■ What to produce ■
Your task is to copy exactly the lines from the line containing "Beyond the PPL: Putting" through the end of the listing below, with pictures left out.

■ Recorded data ■
──────────
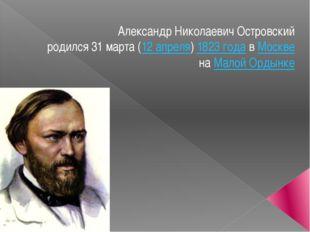 Александр Николаевич Островский родился31марта(12апреля)1823 годавМоск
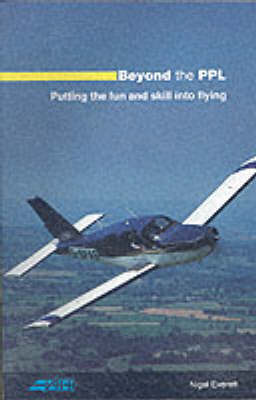 Beyond the PPL: Putting the Fun and Skill into Flying (Paperback)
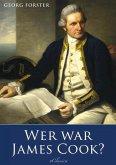 Georg Forster: Wer war James Cook? (eBook, ePUB)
──────────
■ Solution ■
 Beyond the PPL: Putting the Fun and Skill into Flying (Paperback)
 Georg Forster: Wer war James Cook? (eBook, ePUB)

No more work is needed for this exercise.